REQUIRED WORK:
Print all records exactly, leaving nothing out.

Dataset rows:
## Begin

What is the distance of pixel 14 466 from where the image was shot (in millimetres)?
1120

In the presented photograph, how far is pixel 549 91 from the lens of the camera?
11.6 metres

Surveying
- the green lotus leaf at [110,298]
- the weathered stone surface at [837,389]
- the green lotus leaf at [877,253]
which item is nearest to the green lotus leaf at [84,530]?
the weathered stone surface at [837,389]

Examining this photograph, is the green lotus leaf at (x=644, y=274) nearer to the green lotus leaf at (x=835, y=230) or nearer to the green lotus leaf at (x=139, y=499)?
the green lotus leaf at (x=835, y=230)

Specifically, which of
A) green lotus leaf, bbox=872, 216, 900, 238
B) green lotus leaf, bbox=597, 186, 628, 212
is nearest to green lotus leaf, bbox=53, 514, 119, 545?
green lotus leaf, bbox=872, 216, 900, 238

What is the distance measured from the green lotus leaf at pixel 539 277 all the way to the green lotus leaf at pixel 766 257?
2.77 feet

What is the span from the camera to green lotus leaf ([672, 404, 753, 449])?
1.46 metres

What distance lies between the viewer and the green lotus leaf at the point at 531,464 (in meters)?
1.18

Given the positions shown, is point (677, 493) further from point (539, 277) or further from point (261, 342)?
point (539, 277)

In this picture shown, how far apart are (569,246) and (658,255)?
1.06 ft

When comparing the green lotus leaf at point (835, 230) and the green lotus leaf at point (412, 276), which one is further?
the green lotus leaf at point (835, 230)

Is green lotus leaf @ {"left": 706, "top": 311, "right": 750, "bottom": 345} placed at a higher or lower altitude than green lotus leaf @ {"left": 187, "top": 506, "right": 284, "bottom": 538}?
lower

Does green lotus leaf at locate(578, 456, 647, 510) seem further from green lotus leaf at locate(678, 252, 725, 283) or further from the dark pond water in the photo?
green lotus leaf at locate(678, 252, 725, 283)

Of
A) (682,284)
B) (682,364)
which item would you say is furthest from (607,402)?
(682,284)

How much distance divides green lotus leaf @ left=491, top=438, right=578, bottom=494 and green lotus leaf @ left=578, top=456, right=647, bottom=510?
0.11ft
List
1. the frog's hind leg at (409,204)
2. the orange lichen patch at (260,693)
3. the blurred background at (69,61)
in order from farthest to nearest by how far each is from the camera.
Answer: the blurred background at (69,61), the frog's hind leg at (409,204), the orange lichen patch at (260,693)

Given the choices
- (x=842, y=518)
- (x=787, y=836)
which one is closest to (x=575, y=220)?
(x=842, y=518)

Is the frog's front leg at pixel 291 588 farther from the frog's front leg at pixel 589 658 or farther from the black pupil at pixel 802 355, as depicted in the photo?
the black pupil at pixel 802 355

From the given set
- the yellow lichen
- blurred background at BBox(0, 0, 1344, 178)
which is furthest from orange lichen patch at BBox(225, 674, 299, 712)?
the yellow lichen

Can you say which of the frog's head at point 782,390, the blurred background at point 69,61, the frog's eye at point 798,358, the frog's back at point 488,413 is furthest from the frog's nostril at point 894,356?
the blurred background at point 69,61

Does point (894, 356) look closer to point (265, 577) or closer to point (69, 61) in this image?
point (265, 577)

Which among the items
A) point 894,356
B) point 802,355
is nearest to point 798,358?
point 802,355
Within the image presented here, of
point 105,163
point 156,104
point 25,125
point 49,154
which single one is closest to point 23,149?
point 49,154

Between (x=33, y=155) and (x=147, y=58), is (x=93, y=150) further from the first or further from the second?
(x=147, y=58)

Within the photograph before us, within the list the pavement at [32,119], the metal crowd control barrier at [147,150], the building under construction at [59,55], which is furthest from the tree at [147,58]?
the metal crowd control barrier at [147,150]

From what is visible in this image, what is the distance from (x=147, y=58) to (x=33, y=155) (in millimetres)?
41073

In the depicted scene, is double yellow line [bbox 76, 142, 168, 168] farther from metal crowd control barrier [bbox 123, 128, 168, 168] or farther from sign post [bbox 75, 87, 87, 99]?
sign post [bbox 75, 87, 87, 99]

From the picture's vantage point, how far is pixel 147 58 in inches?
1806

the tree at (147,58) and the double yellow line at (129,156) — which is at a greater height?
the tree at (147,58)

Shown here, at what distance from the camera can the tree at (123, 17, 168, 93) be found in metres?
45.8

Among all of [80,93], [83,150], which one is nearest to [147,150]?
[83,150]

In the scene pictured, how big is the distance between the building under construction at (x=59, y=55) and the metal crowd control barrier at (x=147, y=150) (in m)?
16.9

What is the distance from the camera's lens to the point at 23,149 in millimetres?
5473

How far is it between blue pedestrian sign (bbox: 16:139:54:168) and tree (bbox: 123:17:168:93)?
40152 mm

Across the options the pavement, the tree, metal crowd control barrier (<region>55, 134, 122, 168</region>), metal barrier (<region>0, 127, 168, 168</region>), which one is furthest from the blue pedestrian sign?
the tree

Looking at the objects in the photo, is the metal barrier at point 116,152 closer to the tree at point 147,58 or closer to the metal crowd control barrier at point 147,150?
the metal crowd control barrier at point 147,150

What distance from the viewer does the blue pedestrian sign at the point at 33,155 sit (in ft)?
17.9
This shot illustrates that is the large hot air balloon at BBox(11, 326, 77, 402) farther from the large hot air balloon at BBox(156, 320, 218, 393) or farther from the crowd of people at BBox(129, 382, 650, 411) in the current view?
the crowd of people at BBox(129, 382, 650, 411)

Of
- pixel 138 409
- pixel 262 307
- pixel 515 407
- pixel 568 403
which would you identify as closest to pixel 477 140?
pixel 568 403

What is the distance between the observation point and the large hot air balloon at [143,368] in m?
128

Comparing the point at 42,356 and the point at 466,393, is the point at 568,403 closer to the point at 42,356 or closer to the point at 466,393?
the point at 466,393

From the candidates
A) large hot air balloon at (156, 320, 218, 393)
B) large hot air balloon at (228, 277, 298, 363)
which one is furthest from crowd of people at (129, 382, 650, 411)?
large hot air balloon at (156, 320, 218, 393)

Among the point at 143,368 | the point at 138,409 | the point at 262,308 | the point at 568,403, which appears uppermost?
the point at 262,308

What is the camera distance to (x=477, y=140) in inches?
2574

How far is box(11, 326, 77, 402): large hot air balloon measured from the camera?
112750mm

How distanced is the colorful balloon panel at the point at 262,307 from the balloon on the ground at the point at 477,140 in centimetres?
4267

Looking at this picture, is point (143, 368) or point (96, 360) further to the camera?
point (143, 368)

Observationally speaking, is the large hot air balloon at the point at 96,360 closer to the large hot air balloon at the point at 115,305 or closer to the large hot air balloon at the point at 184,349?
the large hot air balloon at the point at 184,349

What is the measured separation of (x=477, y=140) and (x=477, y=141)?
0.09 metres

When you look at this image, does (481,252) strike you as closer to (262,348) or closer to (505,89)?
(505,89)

## End

WRITTEN REPLY:
What is the distance of pixel 14 466 from where the image was shot (in millimetres)?
1120

In the presented photograph, how far is pixel 549 91 from the lens of the camera?
11.6 metres

Surveying
- the green lotus leaf at [110,298]
- the weathered stone surface at [837,389]
- the green lotus leaf at [877,253]
which item is nearest to the green lotus leaf at [84,530]?
the weathered stone surface at [837,389]

Examining this photograph, is the green lotus leaf at (x=644, y=274) nearer to the green lotus leaf at (x=835, y=230) or nearer to the green lotus leaf at (x=139, y=499)?
the green lotus leaf at (x=835, y=230)

Specifically, which of
A) green lotus leaf, bbox=872, 216, 900, 238
B) green lotus leaf, bbox=597, 186, 628, 212
is nearest to green lotus leaf, bbox=53, 514, 119, 545?
green lotus leaf, bbox=872, 216, 900, 238

What is the distance measured from the green lotus leaf at pixel 539 277 all the way to the green lotus leaf at pixel 766 257?
2.77 feet

What is the span from the camera to green lotus leaf ([672, 404, 753, 449])?
1.46 metres

What distance lies between the viewer and the green lotus leaf at the point at 531,464 (in meters)?
1.18

Given the positions shown, is point (677, 493) further from point (539, 277) or further from point (261, 342)?
point (539, 277)

In this picture shown, how far apart are (569,246) and (658,255)?
1.06 ft

When comparing the green lotus leaf at point (835, 230) and the green lotus leaf at point (412, 276), which one is further?
the green lotus leaf at point (835, 230)

Is green lotus leaf @ {"left": 706, "top": 311, "right": 750, "bottom": 345} placed at a higher or lower altitude than green lotus leaf @ {"left": 187, "top": 506, "right": 284, "bottom": 538}?
lower

Does green lotus leaf at locate(578, 456, 647, 510) seem further from green lotus leaf at locate(678, 252, 725, 283) or further from the dark pond water in the photo?
green lotus leaf at locate(678, 252, 725, 283)

Of
A) (682,284)
B) (682,364)
which item would you say is furthest from (607,402)?
(682,284)

How much distance divides green lotus leaf @ left=491, top=438, right=578, bottom=494 and green lotus leaf @ left=578, top=456, right=647, bottom=510?
0.11ft
List
1. the frog's hind leg at (409,204)
2. the orange lichen patch at (260,693)
3. the blurred background at (69,61)
in order from farthest to nearest by how far each is from the camera.
Answer: the blurred background at (69,61), the frog's hind leg at (409,204), the orange lichen patch at (260,693)

Given the choices
- (x=842, y=518)
- (x=787, y=836)
which one is closest to (x=575, y=220)?
(x=842, y=518)

Is the frog's front leg at pixel 291 588 farther from the frog's front leg at pixel 589 658 or farther from the black pupil at pixel 802 355, as depicted in the photo?
the black pupil at pixel 802 355

From the given set
- the yellow lichen
- blurred background at BBox(0, 0, 1344, 178)
which is furthest from orange lichen patch at BBox(225, 674, 299, 712)?
the yellow lichen

Can you say which of the frog's head at point 782,390, the blurred background at point 69,61, the frog's eye at point 798,358, the frog's back at point 488,413 is furthest from the frog's nostril at point 894,356?
the blurred background at point 69,61

Does point (894, 356) look closer to point (265, 577) or closer to point (69, 61) in this image?
point (265, 577)

Which among the items
A) point 894,356
B) point 802,355
is nearest to point 798,358?
point 802,355
Within the image presented here, of
point 105,163
point 156,104
point 25,125
point 49,154
which single one is closest to point 23,149?
point 49,154

Between (x=33, y=155) and (x=147, y=58), is (x=93, y=150) further from the first or further from the second?
(x=147, y=58)

Within the photograph before us, within the list the pavement at [32,119], the metal crowd control barrier at [147,150], the building under construction at [59,55], which is furthest from the tree at [147,58]?
the metal crowd control barrier at [147,150]

From what is visible in this image, what is the distance from (x=147, y=58) to (x=33, y=155) (in millimetres)?
41073

In the depicted scene, is double yellow line [bbox 76, 142, 168, 168] farther from metal crowd control barrier [bbox 123, 128, 168, 168] or farther from sign post [bbox 75, 87, 87, 99]?
sign post [bbox 75, 87, 87, 99]

From the picture's vantage point, how far is pixel 147 58 in inches?
1806

the tree at (147,58) and the double yellow line at (129,156) — which is at a greater height?
the tree at (147,58)

Shown here, at what distance from the camera can the tree at (123, 17, 168, 93) be found in metres?
45.8

Among all of [80,93], [83,150], which one is nearest to [147,150]?
[83,150]

In the scene pictured, how big is the distance between the building under construction at (x=59, y=55) and the metal crowd control barrier at (x=147, y=150) (in m)?
16.9

What is the distance from the camera's lens to the point at 23,149 in millimetres?
5473

How far is it between blue pedestrian sign (bbox: 16:139:54:168) and tree (bbox: 123:17:168:93)?
40152 mm

Across the options the pavement, the tree, metal crowd control barrier (<region>55, 134, 122, 168</region>), metal barrier (<region>0, 127, 168, 168</region>), which one is furthest from the blue pedestrian sign?
the tree

Looking at the objects in the photo, is the metal barrier at point 116,152 closer to the tree at point 147,58 or closer to the metal crowd control barrier at point 147,150?
the metal crowd control barrier at point 147,150

What distance from the viewer does the blue pedestrian sign at the point at 33,155 sit (in ft)?
17.9
This shot illustrates that is the large hot air balloon at BBox(11, 326, 77, 402) farther from the large hot air balloon at BBox(156, 320, 218, 393) or farther from the crowd of people at BBox(129, 382, 650, 411) in the current view?
the crowd of people at BBox(129, 382, 650, 411)

Of
- pixel 138 409
- pixel 262 307
- pixel 515 407
- pixel 568 403
which would you identify as closest to pixel 477 140?
pixel 568 403

What is the distance between the observation point and the large hot air balloon at [143,368] in m?
128

Comparing the point at 42,356 and the point at 466,393, is the point at 568,403 closer to the point at 42,356 or closer to the point at 466,393?
the point at 466,393

From the candidates
A) large hot air balloon at (156, 320, 218, 393)
B) large hot air balloon at (228, 277, 298, 363)
which one is furthest from crowd of people at (129, 382, 650, 411)?
large hot air balloon at (156, 320, 218, 393)

Among the point at 143,368 | the point at 138,409 | the point at 262,308 | the point at 568,403, which appears uppermost?
the point at 262,308

What is the camera distance to (x=477, y=140) in inches?
2574

How far is box(11, 326, 77, 402): large hot air balloon measured from the camera?
112750mm

How distanced is the colorful balloon panel at the point at 262,307 from the balloon on the ground at the point at 477,140 in centimetres?
4267

Looking at this picture, is point (143, 368) or point (96, 360) further to the camera?
point (143, 368)

Observationally speaking, is the large hot air balloon at the point at 96,360 closer to the large hot air balloon at the point at 115,305 or closer to the large hot air balloon at the point at 184,349?
the large hot air balloon at the point at 184,349

What is the measured separation of (x=477, y=140) and (x=477, y=141)?
0.09 metres

When you look at this image, does (481,252) strike you as closer to (262,348) or closer to (505,89)?
(505,89)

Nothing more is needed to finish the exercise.